Vibrio vulnificus infection typically occurs due to consumption of contaminated seafood or exposure to contaminated seawater. It most frequently affects older male patients with chronic liver disease, immunosuppression, hemochromatosis, or diabetes mellitus. Vibrio vulnificus can cause a vast spectrum of diseases, including gastroenteritis, wound infections, necrotizing fasciitis, and sepsis. Septicemia is the most common presentation of V vulnificus infection and accounts for the most fatalities from the bacteria. Septicemia often presents with fever, chills, vomiting, diarrhea, and hemorrhagic bullae. Vibrio vulnificus also commonly causes necrotizing fasciitis, which initially presents as cellulitis and rapidly progresses to hemorrhagic bullae or necrosis with accompanying systemic symptoms. Prompt diagnosis and treatment are vital to prevent mortality.

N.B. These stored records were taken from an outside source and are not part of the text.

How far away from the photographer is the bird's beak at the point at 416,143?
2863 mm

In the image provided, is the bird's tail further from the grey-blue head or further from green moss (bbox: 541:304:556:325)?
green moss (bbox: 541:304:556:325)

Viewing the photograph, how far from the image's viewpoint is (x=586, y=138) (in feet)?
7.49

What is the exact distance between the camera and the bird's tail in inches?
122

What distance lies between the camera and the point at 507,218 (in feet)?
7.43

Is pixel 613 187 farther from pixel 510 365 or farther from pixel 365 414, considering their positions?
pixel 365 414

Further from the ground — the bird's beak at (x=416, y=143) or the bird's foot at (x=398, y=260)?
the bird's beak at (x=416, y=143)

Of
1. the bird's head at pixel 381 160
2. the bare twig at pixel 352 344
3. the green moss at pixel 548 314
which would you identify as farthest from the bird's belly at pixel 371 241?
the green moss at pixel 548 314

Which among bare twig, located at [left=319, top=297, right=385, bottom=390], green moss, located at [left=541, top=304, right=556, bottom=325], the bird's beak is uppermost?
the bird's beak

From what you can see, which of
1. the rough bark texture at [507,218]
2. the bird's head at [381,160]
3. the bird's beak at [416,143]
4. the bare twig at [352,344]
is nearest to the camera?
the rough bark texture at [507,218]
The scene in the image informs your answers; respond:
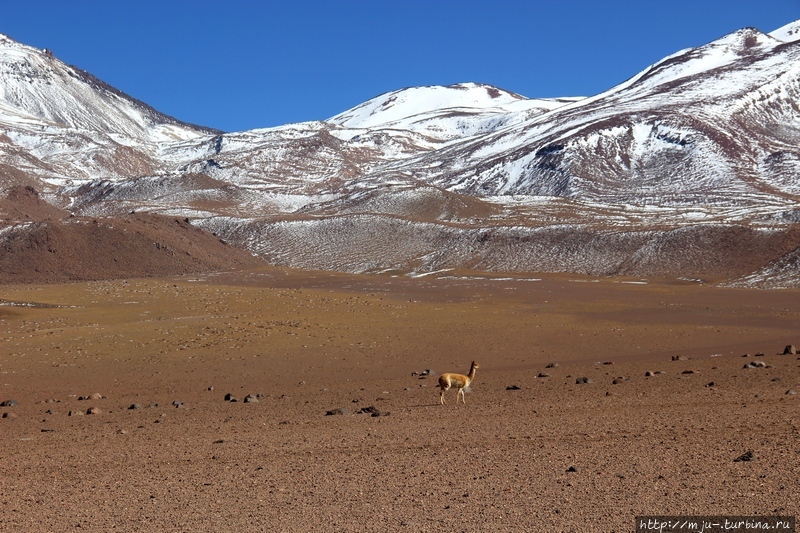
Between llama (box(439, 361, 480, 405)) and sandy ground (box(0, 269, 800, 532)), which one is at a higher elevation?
llama (box(439, 361, 480, 405))

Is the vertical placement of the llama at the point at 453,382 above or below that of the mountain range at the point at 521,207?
below

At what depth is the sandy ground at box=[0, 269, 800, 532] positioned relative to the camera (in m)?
11.6

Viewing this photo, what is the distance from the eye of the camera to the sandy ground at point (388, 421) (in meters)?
11.6

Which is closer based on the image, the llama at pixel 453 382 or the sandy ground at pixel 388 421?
the sandy ground at pixel 388 421

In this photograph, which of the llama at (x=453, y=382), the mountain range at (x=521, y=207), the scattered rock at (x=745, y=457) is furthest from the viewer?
the mountain range at (x=521, y=207)

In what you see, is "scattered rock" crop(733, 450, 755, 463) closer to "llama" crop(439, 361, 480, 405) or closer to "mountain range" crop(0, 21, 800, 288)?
"llama" crop(439, 361, 480, 405)

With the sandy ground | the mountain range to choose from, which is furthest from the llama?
the mountain range

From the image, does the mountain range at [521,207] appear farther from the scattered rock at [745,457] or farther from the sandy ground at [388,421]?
the scattered rock at [745,457]

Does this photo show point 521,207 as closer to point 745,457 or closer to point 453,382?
point 453,382

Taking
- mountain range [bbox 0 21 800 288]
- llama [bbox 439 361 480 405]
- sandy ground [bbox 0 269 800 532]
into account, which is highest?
mountain range [bbox 0 21 800 288]

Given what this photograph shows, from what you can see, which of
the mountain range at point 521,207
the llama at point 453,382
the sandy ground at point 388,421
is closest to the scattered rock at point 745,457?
the sandy ground at point 388,421

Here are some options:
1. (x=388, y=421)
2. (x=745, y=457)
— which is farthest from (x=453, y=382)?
(x=745, y=457)

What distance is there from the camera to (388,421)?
17500mm

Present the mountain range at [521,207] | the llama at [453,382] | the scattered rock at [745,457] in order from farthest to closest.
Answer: the mountain range at [521,207]
the llama at [453,382]
the scattered rock at [745,457]
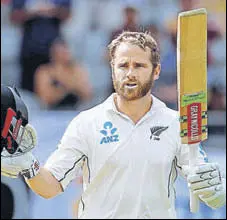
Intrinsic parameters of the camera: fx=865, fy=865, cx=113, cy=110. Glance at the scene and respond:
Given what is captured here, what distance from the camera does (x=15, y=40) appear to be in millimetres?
7582

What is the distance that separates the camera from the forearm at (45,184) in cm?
350

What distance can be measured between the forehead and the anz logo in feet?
0.93

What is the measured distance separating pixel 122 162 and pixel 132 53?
450 mm

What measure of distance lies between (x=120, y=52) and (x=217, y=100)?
332 cm

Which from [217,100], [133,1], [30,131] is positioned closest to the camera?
[30,131]

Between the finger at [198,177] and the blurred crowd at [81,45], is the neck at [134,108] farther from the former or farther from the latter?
the blurred crowd at [81,45]

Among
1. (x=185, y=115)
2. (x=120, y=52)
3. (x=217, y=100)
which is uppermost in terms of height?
(x=120, y=52)

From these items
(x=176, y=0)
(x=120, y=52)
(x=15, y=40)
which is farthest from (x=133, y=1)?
(x=120, y=52)

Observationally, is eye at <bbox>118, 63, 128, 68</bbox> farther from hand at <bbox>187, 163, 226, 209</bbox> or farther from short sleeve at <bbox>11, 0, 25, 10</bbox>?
short sleeve at <bbox>11, 0, 25, 10</bbox>

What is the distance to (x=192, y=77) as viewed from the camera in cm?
347

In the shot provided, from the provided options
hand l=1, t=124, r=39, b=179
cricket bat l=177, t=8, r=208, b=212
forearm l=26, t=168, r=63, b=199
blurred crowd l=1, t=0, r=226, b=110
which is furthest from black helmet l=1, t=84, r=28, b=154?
blurred crowd l=1, t=0, r=226, b=110

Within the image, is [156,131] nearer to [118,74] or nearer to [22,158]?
[118,74]

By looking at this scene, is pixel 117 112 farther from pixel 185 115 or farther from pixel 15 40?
pixel 15 40

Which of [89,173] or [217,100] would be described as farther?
[217,100]
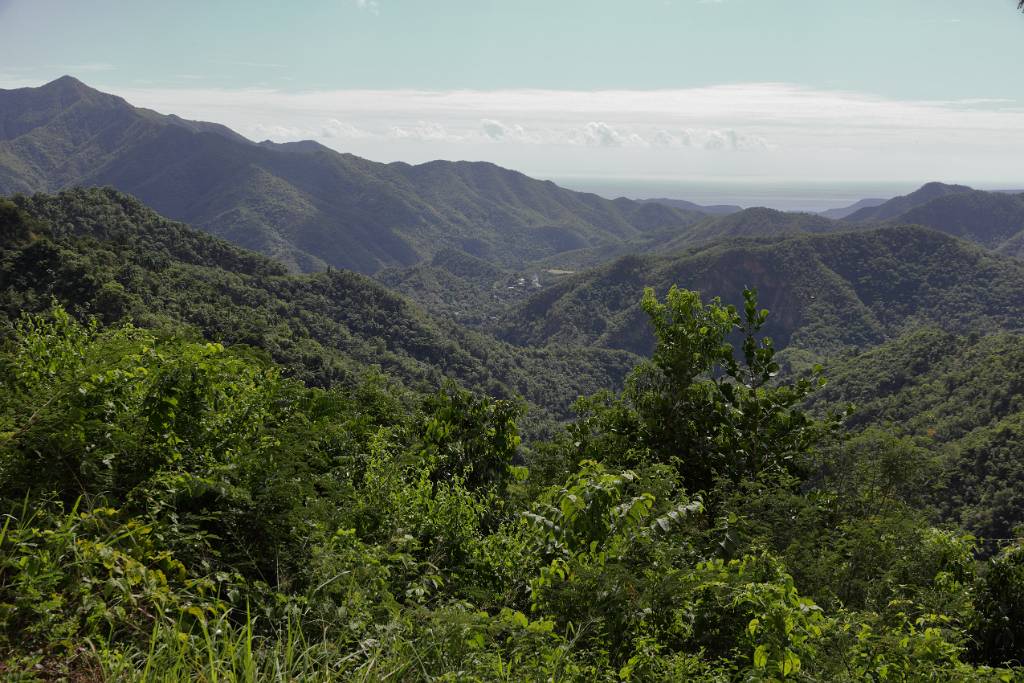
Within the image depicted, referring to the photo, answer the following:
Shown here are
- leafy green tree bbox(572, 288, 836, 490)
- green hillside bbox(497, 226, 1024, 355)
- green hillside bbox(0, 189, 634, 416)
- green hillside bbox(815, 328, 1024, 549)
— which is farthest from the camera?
green hillside bbox(497, 226, 1024, 355)

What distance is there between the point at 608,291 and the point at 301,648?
604 ft

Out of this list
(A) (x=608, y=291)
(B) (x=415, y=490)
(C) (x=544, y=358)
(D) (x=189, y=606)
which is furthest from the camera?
(A) (x=608, y=291)

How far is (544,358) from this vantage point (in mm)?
139500

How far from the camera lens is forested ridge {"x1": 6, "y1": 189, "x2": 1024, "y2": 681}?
2967 millimetres

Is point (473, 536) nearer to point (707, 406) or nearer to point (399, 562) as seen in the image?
point (399, 562)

Interestingly, regions impacted by V vulnificus are expanding because of global warming.^5,7Vibrio vulnificus thrives in warm waters, and increasing water temperatures are enhancing V vulnificus growth and survival.^1,9 As global warming continues, the incidence of V vulnificus infections may rise. In fact, the number of infections increased by 78% between 1996 and 2006 in the United States.⁵ This rise likely was due to a combination of factors, including an aging population with more comorbidities, improvements in diagnosis, and climate change. Thus, as the number of V vulnificus infections rises, so too must providers’ suspicion for the pathogen.